I shake my head. “Simple workplace injury, I’ve seen far worse.”
“It’s a shitshow, Bozer. It’s politics. It’s messy.”
I don’t need him to spell it out. I’ve been through budget cuts before, but there have always been ways around them. There’s nothing a congressmen can throw at a Nailhead like me that I can’t turn into a solid plan of action. I tell Martin this, but he shakes his head. Tells me this time they’re going after the agency as a whole.

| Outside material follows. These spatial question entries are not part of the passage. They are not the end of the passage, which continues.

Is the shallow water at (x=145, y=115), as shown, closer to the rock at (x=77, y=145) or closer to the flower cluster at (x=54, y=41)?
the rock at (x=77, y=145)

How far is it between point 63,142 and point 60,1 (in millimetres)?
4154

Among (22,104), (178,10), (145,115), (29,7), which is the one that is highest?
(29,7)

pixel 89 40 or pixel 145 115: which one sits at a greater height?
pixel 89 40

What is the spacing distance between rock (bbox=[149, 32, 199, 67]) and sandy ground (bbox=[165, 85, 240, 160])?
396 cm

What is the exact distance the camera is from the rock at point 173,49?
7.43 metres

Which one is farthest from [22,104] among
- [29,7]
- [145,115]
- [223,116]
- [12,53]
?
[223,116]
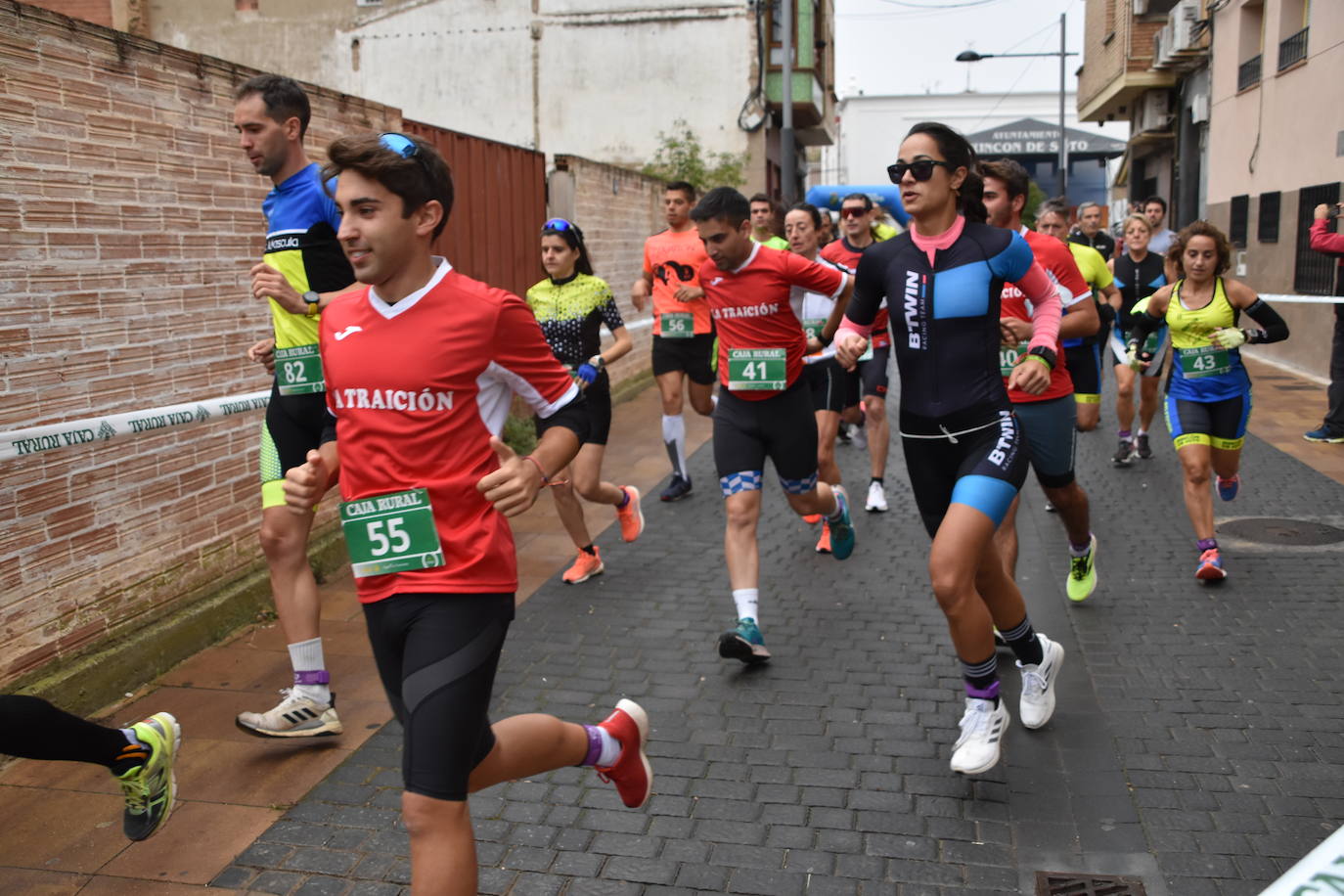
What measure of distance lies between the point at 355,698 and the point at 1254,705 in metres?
3.57

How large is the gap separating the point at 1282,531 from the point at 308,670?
19.8ft

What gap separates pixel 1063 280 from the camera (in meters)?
5.64

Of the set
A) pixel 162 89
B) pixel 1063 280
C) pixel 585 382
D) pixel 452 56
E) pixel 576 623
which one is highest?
pixel 452 56

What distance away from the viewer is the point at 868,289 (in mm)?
4703

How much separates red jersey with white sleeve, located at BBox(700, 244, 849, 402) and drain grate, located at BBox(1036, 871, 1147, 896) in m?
2.83

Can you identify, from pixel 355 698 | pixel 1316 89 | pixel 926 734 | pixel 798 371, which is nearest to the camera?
pixel 926 734

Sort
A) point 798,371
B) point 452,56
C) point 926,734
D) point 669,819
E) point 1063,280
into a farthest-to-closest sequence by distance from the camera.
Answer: point 452,56 → point 798,371 → point 1063,280 → point 926,734 → point 669,819

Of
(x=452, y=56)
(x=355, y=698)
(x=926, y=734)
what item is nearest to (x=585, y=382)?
(x=355, y=698)

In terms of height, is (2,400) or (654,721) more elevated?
(2,400)

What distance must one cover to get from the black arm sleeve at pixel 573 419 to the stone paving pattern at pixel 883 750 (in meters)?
1.34

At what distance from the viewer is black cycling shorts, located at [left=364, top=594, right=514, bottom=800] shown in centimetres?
283

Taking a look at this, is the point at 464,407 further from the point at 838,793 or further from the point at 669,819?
the point at 838,793

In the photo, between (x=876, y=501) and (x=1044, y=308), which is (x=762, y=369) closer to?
(x=1044, y=308)

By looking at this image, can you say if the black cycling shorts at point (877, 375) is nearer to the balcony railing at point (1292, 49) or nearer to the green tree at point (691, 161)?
the balcony railing at point (1292, 49)
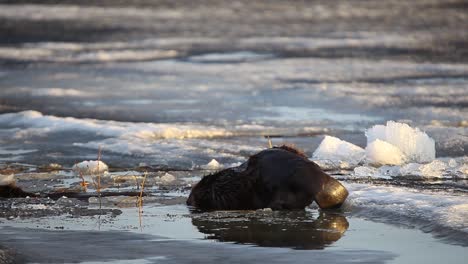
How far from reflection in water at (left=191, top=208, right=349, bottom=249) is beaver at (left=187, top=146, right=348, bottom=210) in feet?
0.47

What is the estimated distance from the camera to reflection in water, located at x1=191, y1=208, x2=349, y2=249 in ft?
21.8

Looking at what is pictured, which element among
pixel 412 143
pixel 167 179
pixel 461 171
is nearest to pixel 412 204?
pixel 461 171

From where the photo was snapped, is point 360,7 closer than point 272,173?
No

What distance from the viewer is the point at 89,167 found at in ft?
33.9

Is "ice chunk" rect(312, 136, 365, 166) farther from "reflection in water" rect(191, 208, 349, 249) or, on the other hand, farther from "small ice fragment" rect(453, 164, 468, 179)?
"reflection in water" rect(191, 208, 349, 249)

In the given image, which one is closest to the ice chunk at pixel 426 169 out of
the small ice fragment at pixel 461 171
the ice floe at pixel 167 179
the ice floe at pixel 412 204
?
the small ice fragment at pixel 461 171

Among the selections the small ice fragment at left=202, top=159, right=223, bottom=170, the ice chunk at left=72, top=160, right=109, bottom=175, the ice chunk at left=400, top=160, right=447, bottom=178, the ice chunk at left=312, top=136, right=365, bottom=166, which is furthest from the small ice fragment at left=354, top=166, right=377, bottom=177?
the ice chunk at left=72, top=160, right=109, bottom=175

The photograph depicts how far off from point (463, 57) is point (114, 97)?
6803mm

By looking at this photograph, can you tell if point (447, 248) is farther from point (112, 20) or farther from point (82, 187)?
point (112, 20)

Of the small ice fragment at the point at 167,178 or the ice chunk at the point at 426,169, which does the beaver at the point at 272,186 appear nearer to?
the small ice fragment at the point at 167,178

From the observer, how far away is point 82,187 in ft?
29.8

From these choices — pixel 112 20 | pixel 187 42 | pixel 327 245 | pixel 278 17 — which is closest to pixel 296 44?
pixel 187 42

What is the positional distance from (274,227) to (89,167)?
3.57 meters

They want to shut the whole place down in the middle of the research season, want to kill the experiments, kill the construction, put the station into caretaker mode until the Beakers and their bosses at the NSF cry uncle.
“You stop construction now, the entire thing’s gonna be under snow in a month,” I tell him. “They’ll have to put up twice as many dimes to rebuild this bitch when they finally get their heads out of their asses.”
“I know,” Martin says. He looks like he wants to cry. “I’m calling a meeting tonight. Please be there.”
Floyd pulls up and Martin climbs on the snowmobile. He waves as they pull away and head toward the station. It’s lunchtime. I look around and see I’m the only one at B3 now. I take a long look at the site. Martin’s right. This is a shitshow. But it’s my shitshow.
NATIONAL SCIENCE FOUNDATION
4201 WILSON BOULEVARD
ARLINGTON, VIRGINIA 22230
Dear Ms. Gosling:
Please review and sign the attached addendum to your Release of Liability and Ind
emnity Agreement and Covenant Not to Sue contract, and return both to your Station Manager at your earliest convenience. Countersigned copies will be placed in your personnel file. I wish you the best for the upcoming winter.
Sincerely,
Alexandra Scaletta
Agency Director, National Science Foundation
a known issue
2004 January 31
09:11
To: [email protected]
From: [email protected]
Subject: MIA
C.,
Saw on the news there was some accident in Antarctica at a place whose name I’ve already forgotten but which isn’t Pole. I trust this is far from your strip mall at the bottom of the earth.
B.
* * *
2004 February 1
16:10
To: [email protected]
From: [email protected]
Subject: MIA Redux
So … now they’re saying that the accident involved a South Pole scientist and an NSF grantee, which leaves me wondering. I keep remembering you saying that if you died down there, we wouldn’t know. Dad has been calling NSF on the hour every hour and is getting nowhere. Something about HIPAA and privacy. Mom has resorted to burning sage in the bathroom at work. Be a pal and write back, or at least have NSF send us your death certificate so we can collect your death benefits.
* * *
2004 February 3
21:02
To: [email protected]
From: [email protected]
Subject: RE: MIA Redux
B.,
Sorry. I’m alive. NSF said they contacted you guys. Right hand, index finger, down to the proximal phalanx, which basically means I lost the whole thing. I don’t remember much, but I’m told that I was palming the ice in order to get a better look at Pavano’s core-hole, and god that looks bad when typed. Pavano lost control of this massive ice-corer and apparently my finger was in the way. At first they were going to send me home, but because of some political algorithm, it’s better for everyone, self included, to keep me at Pole. I’m glad I’m staying. No offense. I like it down here. Anyway, it looks like this thing has set into motion some political crisis where Pavano is being framed as the exiled “minority-views” scientist using inferior tools because of the “culture wars,” and now we are prepping for a visit from some Washington dignitaries, who will land at Pole in a week.